Please return all of the rows below word for word, but leave the pictures out.

§ The input
• • • • •

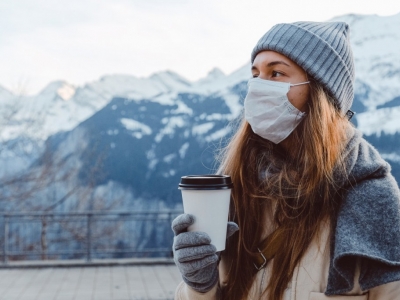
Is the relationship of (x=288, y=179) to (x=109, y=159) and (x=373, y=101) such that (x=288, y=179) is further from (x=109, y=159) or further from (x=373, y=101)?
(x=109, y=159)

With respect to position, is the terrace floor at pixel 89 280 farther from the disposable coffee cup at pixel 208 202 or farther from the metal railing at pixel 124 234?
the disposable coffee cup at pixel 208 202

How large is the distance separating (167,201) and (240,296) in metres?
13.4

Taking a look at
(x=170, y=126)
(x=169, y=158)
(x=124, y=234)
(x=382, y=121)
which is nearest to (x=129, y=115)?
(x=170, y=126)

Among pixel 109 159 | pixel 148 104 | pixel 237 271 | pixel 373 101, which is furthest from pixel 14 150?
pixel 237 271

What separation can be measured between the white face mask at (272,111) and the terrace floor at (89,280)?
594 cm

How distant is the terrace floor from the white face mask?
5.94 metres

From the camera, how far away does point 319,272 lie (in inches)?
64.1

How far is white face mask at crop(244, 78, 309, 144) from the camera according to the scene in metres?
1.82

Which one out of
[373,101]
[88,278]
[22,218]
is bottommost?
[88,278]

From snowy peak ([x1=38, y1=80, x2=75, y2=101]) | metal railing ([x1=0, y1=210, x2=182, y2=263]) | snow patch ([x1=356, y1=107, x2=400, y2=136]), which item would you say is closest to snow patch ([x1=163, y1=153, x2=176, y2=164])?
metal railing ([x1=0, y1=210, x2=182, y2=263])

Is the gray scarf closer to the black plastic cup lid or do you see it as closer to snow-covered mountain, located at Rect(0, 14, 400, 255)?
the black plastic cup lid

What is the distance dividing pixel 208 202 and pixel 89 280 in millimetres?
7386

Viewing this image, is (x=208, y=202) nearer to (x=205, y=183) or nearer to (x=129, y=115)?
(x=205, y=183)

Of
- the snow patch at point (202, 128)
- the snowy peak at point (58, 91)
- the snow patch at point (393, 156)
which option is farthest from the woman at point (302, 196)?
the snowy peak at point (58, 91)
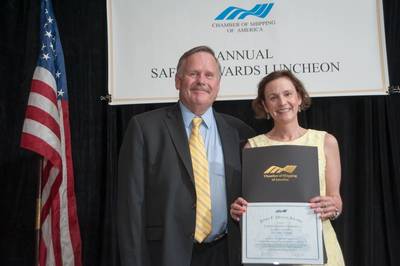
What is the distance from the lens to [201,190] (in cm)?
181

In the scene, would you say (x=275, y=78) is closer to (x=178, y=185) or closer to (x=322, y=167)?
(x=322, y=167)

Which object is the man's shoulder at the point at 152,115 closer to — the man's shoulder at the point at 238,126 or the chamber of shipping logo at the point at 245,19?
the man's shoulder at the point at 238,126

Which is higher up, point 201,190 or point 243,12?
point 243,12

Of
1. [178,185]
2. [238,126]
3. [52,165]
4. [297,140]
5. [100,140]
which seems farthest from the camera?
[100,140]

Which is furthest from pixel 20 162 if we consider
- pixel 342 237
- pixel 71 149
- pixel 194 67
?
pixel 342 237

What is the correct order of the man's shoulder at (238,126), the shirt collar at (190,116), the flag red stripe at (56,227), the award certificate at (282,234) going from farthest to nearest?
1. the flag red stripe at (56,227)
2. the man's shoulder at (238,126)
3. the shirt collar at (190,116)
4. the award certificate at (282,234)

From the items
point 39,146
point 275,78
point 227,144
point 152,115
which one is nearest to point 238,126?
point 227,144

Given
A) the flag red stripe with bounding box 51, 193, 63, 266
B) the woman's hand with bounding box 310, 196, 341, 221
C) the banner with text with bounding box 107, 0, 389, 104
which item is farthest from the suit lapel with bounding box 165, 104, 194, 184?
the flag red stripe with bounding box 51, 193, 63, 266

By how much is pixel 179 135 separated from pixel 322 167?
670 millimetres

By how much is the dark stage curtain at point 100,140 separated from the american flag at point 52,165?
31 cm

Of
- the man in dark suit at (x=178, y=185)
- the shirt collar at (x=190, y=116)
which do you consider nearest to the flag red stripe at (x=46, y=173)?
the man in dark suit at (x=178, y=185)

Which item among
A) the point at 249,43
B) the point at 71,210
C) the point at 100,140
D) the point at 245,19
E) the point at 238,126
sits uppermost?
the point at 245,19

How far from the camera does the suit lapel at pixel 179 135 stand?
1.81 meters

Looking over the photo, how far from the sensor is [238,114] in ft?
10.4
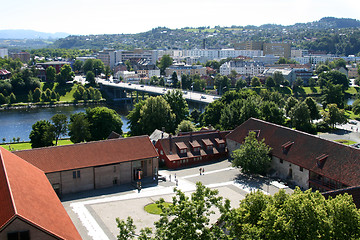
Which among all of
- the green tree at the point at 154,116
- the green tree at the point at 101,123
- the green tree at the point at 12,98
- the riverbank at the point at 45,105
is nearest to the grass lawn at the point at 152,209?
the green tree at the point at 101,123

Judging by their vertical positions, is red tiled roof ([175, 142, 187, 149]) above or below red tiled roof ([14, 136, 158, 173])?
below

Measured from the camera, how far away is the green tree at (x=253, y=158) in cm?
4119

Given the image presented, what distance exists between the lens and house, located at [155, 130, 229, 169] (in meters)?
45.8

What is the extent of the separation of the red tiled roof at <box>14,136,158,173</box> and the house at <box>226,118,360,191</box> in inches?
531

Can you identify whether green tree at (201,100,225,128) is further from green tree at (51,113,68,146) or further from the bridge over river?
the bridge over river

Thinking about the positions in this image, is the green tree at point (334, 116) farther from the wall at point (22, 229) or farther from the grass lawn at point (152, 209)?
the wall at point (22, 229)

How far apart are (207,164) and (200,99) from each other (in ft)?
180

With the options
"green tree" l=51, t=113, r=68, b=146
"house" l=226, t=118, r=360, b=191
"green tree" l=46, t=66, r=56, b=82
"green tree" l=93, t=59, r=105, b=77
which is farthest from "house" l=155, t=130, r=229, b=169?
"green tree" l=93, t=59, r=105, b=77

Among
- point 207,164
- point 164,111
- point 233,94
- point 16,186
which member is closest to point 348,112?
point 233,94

• • • • •

§ Exercise response
Is the relationship of (x=288, y=179) to (x=109, y=159) and (x=373, y=101) such that (x=288, y=179) is further from (x=109, y=159) or further from (x=373, y=101)?
(x=109, y=159)

With respect to position, is the terrace floor at pixel 89 280 farther from the disposable coffee cup at pixel 208 202 or farther from the metal railing at pixel 124 234?
the disposable coffee cup at pixel 208 202

How large is the distance separating (167,201) and (240,296) in metres?
13.4

Taking a look at
(x=170, y=126)
(x=169, y=158)
(x=124, y=234)
(x=382, y=121)
which is nearest to (x=129, y=115)?
(x=170, y=126)

Among pixel 109 159 | pixel 148 104 | pixel 237 271 | pixel 373 101, which is furthest from pixel 14 150?
pixel 237 271

What separation can be measured between the white face mask at (272,111) and the terrace floor at (89,280)?
594 cm

How distant is the terrace floor from the white face mask?
5.94 metres

From the camera, how far away does point 319,272 lie (in inches)?
64.1

How far is white face mask at crop(244, 78, 309, 144) from the camera according to the scene in metres?
1.82

Which one out of
[373,101]
[88,278]
[22,218]
is bottommost?
[88,278]

From snowy peak ([x1=38, y1=80, x2=75, y2=101]) | metal railing ([x1=0, y1=210, x2=182, y2=263]) | snow patch ([x1=356, y1=107, x2=400, y2=136]), which item would you say is closest to snow patch ([x1=163, y1=153, x2=176, y2=164])?
metal railing ([x1=0, y1=210, x2=182, y2=263])

Is the gray scarf closer to the black plastic cup lid or do you see it as closer to snow-covered mountain, located at Rect(0, 14, 400, 255)?
the black plastic cup lid

What is the distance dividing pixel 208 202 and pixel 89 280 in millimetres?
7386

Viewing this image, is (x=208, y=202) nearer to (x=205, y=183) or nearer to (x=129, y=115)?
(x=205, y=183)

Of
- the snow patch at point (202, 128)
- the snowy peak at point (58, 91)
- the snow patch at point (393, 156)
which option is farthest from the woman at point (302, 196)?
the snowy peak at point (58, 91)
What is the distance from the lens to [201,190] (in cm)?
181

In the scene, would you say (x=275, y=78) is closer to (x=178, y=185) or closer to (x=322, y=167)?
(x=322, y=167)

Which object is the man's shoulder at the point at 152,115 closer to — the man's shoulder at the point at 238,126 or the chamber of shipping logo at the point at 245,19?
the man's shoulder at the point at 238,126

Which is higher up, point 201,190 or point 243,12?
point 243,12

Of
1. [178,185]
2. [238,126]
3. [52,165]
4. [297,140]
5. [100,140]
which seems farthest from the camera?
[100,140]

Which is furthest from pixel 20 162 if we consider
- pixel 342 237
- pixel 71 149
- pixel 194 67
?
pixel 342 237

What is the correct order of the man's shoulder at (238,126), the shirt collar at (190,116), the flag red stripe at (56,227), the award certificate at (282,234) going from farthest to nearest?
1. the flag red stripe at (56,227)
2. the man's shoulder at (238,126)
3. the shirt collar at (190,116)
4. the award certificate at (282,234)

From the items
point 39,146
point 275,78
point 227,144
point 152,115
which one is nearest to point 238,126?
point 227,144

Given
A) the flag red stripe with bounding box 51, 193, 63, 266
B) the woman's hand with bounding box 310, 196, 341, 221
C) the banner with text with bounding box 107, 0, 389, 104
which item is farthest from the suit lapel with bounding box 165, 104, 194, 184?
the flag red stripe with bounding box 51, 193, 63, 266

By how much is pixel 179 135 separated from pixel 322 167?
670 millimetres

By how much is the dark stage curtain at point 100,140 separated from the american flag at point 52,165?
31 cm

Of
- the man in dark suit at (x=178, y=185)
- the shirt collar at (x=190, y=116)
which do you consider nearest to the flag red stripe at (x=46, y=173)?
the man in dark suit at (x=178, y=185)

Which item among
A) the point at 249,43
B) the point at 71,210
C) the point at 100,140
D) the point at 245,19
E) the point at 238,126
sits uppermost?
the point at 245,19

How far from the camera does the suit lapel at pixel 179 135 stand?
1.81 meters

Looking over the photo, how far from the sensor is [238,114] in ft?
10.4
Which among all of
- the green tree at the point at 154,116
- the green tree at the point at 101,123
- the green tree at the point at 12,98
- the riverbank at the point at 45,105
is nearest to the grass lawn at the point at 152,209?
the green tree at the point at 101,123

Judging by their vertical positions, is red tiled roof ([175, 142, 187, 149]) above or below red tiled roof ([14, 136, 158, 173])?
below

Measured from the camera, how far away is the green tree at (x=253, y=158) in cm?
4119

Given the image presented, what distance exists between the lens and house, located at [155, 130, 229, 169] (in meters)?
45.8

What is the extent of the separation of the red tiled roof at <box>14,136,158,173</box> and the house at <box>226,118,360,191</box> in inches?
531

Can you identify whether green tree at (201,100,225,128) is further from green tree at (51,113,68,146) or further from the bridge over river?
the bridge over river

Thinking about the positions in this image, is the green tree at point (334, 116) farther from the wall at point (22, 229) or farther from the grass lawn at point (152, 209)?
the wall at point (22, 229)

How far apart are (207,164) and (200,99) from each other (in ft)?
180

With the options
"green tree" l=51, t=113, r=68, b=146
"house" l=226, t=118, r=360, b=191
"green tree" l=46, t=66, r=56, b=82
"green tree" l=93, t=59, r=105, b=77
which is farthest from "house" l=155, t=130, r=229, b=169?
"green tree" l=93, t=59, r=105, b=77

Among
- point 207,164
- point 164,111
- point 233,94
- point 16,186
which member is closest to point 348,112?
point 233,94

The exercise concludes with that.